The technology aims to pass on an increased proportion of males genes to reduce the number of females to keep populations at manageable levels.
"The new technology we are trying to develop in mice is the same that we've had some success in this area for insects for malaria control," lead researcher Professor Paul Thomas from the University of Adelaide said.
"The idea is that we using the natural mating process of mice to spread genetic traits through the population."
This genetic biocontrol research is part of the NSW Government's $50 million mouse control package where researchers will test two strategies for population control and recommend at least one for future suppression of invasive mice.
The strategies include the 'X-shredder' approach, which eliminates sperm carrying the X chromosome, producing more male than female offspring and the 'female infertility' approach, which initially spreads through the population. Once the population is saturated with the genetic modification, all the females that are generated will be infertile.
Professor Thomas said both approaches had shown to effectively suppress mice using sophisticated computer simulations.
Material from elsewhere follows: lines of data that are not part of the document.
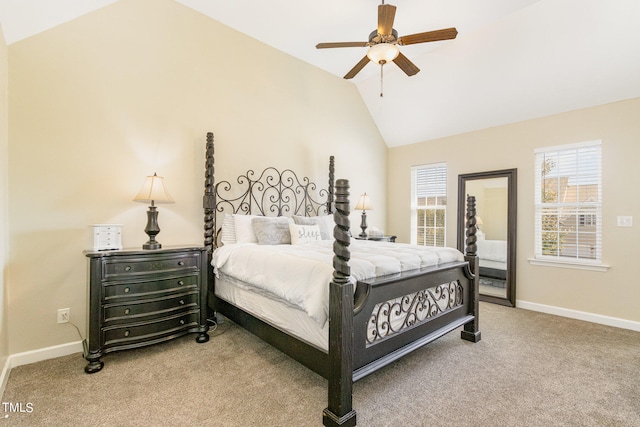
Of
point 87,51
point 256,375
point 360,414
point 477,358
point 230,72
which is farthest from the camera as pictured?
point 230,72

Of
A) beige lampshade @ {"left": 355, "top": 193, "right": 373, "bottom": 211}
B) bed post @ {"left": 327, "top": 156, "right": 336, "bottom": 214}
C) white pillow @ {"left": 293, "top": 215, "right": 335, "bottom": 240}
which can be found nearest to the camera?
white pillow @ {"left": 293, "top": 215, "right": 335, "bottom": 240}

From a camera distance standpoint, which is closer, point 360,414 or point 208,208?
point 360,414

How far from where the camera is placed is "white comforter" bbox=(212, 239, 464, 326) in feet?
5.95

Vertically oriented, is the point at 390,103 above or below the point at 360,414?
above

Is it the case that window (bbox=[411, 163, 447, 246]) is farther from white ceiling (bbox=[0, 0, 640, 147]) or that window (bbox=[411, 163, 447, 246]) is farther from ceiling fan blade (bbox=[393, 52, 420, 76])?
ceiling fan blade (bbox=[393, 52, 420, 76])

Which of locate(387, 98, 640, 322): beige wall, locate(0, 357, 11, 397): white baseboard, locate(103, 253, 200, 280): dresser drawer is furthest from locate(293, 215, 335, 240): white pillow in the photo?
locate(0, 357, 11, 397): white baseboard

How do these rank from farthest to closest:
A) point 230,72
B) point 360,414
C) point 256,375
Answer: point 230,72
point 256,375
point 360,414

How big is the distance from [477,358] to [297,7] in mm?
3804

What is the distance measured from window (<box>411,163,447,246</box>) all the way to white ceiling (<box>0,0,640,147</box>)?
0.96 m

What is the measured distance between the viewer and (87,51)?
2674mm

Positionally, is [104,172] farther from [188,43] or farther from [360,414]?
[360,414]

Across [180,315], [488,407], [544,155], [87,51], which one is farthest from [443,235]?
[87,51]

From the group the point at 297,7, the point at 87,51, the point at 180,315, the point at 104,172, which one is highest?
the point at 297,7

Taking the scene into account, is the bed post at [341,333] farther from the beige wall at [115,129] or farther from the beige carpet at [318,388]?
the beige wall at [115,129]
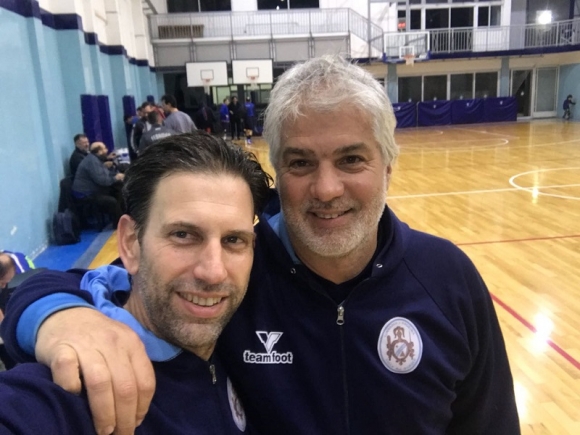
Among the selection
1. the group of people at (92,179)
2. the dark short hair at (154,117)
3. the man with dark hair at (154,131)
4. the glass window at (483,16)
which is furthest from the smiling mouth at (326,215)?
the glass window at (483,16)

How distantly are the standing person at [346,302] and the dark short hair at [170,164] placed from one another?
26 centimetres

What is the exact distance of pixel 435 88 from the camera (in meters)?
23.4

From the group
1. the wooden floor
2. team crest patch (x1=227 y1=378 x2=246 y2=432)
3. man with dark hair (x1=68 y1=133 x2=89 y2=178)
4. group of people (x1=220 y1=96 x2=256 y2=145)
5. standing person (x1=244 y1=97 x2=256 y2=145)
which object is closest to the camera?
team crest patch (x1=227 y1=378 x2=246 y2=432)

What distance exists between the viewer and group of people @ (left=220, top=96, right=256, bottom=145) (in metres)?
18.8

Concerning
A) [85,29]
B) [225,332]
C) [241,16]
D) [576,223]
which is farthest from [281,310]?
[241,16]

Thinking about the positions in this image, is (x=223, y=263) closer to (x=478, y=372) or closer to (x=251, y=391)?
(x=251, y=391)

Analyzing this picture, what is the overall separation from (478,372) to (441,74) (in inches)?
922

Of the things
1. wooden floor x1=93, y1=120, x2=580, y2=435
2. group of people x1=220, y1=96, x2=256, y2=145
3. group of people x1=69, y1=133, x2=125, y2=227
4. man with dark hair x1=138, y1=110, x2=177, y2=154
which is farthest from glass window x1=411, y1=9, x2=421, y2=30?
group of people x1=69, y1=133, x2=125, y2=227

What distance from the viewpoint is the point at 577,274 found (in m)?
5.17

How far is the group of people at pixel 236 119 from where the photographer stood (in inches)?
741

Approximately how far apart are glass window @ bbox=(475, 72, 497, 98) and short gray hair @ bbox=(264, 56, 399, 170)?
24.1m

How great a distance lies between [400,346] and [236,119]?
18.5 metres

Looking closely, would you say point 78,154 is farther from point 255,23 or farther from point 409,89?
point 409,89

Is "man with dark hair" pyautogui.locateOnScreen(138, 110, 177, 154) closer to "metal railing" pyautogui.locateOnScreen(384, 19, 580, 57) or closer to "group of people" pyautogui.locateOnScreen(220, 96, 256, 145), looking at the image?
"group of people" pyautogui.locateOnScreen(220, 96, 256, 145)
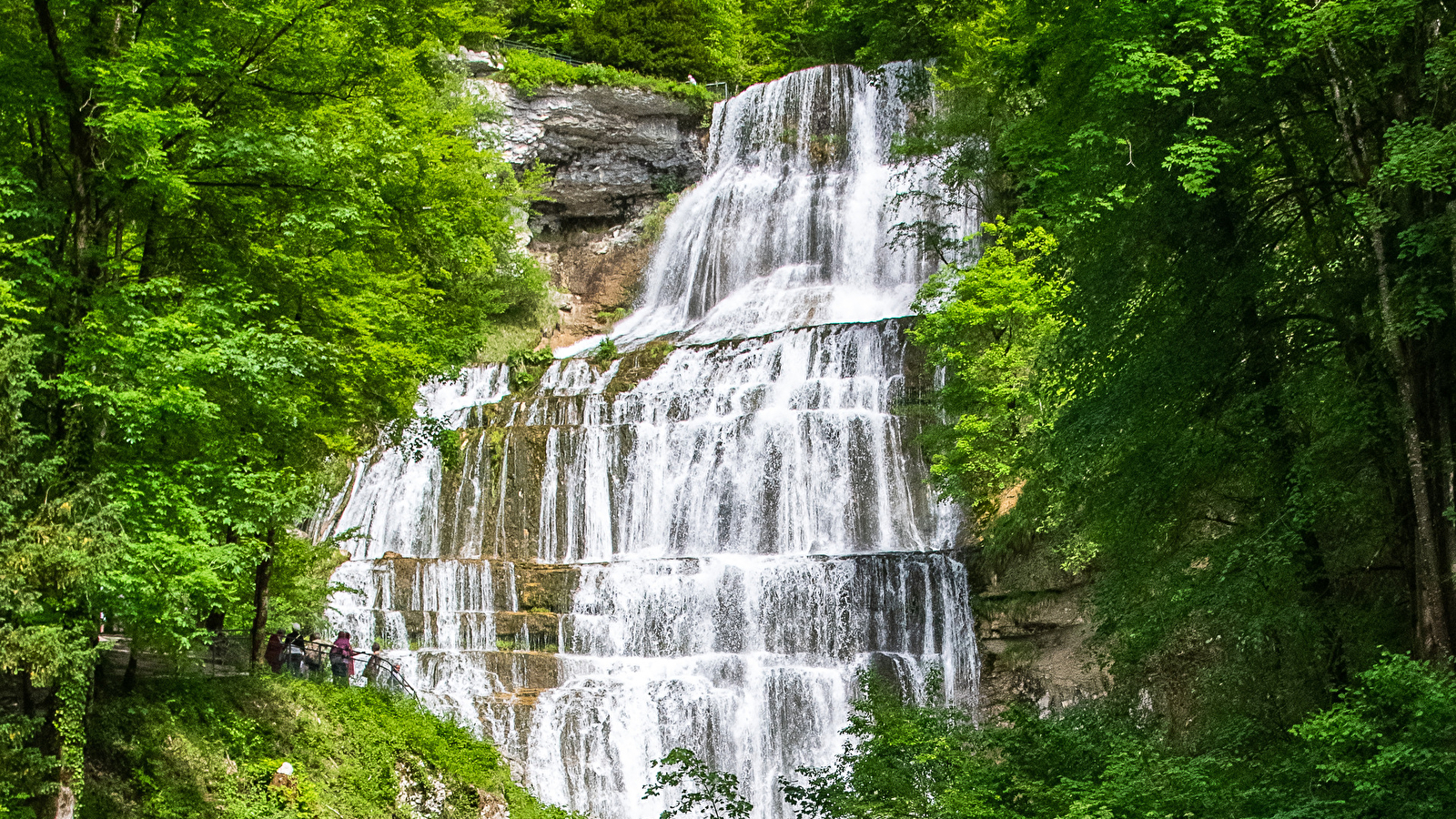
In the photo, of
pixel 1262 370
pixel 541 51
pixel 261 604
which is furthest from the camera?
pixel 541 51

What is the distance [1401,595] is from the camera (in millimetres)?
10781

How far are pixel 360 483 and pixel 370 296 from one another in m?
14.6

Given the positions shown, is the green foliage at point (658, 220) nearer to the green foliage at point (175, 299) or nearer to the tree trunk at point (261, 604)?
the green foliage at point (175, 299)

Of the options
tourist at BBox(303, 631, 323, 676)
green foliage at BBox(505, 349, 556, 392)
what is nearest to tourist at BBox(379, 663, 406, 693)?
tourist at BBox(303, 631, 323, 676)

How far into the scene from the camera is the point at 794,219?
3544 cm

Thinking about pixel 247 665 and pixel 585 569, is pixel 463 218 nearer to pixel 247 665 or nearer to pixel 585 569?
pixel 247 665

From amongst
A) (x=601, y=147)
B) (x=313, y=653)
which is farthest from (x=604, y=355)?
(x=313, y=653)

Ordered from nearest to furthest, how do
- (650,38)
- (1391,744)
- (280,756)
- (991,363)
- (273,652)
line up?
(1391,744) → (280,756) → (273,652) → (991,363) → (650,38)

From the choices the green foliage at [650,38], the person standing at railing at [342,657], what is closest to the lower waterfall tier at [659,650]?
the person standing at railing at [342,657]

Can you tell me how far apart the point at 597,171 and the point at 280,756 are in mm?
27597

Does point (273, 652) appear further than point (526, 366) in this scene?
No

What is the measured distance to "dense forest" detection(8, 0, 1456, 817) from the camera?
387 inches

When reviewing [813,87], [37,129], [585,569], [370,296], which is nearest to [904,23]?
[813,87]

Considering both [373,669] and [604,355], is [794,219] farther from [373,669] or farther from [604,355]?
[373,669]
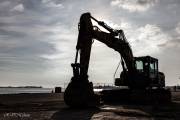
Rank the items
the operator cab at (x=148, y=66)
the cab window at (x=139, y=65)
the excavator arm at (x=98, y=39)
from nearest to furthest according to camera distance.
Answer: the excavator arm at (x=98, y=39) → the operator cab at (x=148, y=66) → the cab window at (x=139, y=65)

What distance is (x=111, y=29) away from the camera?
32562mm

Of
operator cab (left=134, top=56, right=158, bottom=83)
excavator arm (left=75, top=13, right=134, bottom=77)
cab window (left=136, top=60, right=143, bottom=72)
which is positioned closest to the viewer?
excavator arm (left=75, top=13, right=134, bottom=77)

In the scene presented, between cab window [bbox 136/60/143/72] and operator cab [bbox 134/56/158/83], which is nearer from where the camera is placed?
operator cab [bbox 134/56/158/83]

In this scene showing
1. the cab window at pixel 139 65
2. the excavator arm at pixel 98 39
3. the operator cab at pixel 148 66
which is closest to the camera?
the excavator arm at pixel 98 39

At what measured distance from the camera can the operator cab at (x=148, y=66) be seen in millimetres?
35344

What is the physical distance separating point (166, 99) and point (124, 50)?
6.29 m

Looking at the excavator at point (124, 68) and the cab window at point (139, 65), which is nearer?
the excavator at point (124, 68)

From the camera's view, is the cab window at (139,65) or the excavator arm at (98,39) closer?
the excavator arm at (98,39)

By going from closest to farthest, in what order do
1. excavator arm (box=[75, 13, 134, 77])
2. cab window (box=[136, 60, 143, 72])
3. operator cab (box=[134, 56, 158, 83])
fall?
excavator arm (box=[75, 13, 134, 77]) < operator cab (box=[134, 56, 158, 83]) < cab window (box=[136, 60, 143, 72])

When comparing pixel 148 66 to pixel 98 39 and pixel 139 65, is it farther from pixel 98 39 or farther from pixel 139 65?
pixel 98 39

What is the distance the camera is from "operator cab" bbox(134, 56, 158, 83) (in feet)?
116

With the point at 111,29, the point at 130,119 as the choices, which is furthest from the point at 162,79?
the point at 130,119

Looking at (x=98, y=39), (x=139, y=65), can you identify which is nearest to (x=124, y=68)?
(x=139, y=65)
"It's a cost affective solution where we wouldn't need to release a lot of individuals to achieve an affect," Professor Thomas said.
At the same time, he said they were developing ways to make it specific to the pest mouse population so it does not spread into another native mouse populations.
Agriculture Minister Adam Marshall said cutting edge solutions like these mean future mouse plagues could be extinguished before they began.
Mr Marshall said it would also investigate the transferability of the technology to other pest species such as black rats, rabbits and feral cats using advanced computer modeling.
The three-year program of genetic biocontrol research, in which $1.8 million has been invested, will identify fast acting gene drives which are designed to spread an inherited characteristic through a population at higher-than-normal rates.
Meanwhile the NSW Government is currently awaiting approval from the Australian Pesticides and Veterinary Medicines Authority for the use of bromadiolone as a perimeter bait to combat mice.
It is understood that this could take up to eight weeks before it is approved.
If approved, it will be offered free of charge to farmers across 20 Local Land Services bait treatment stations within days of approval.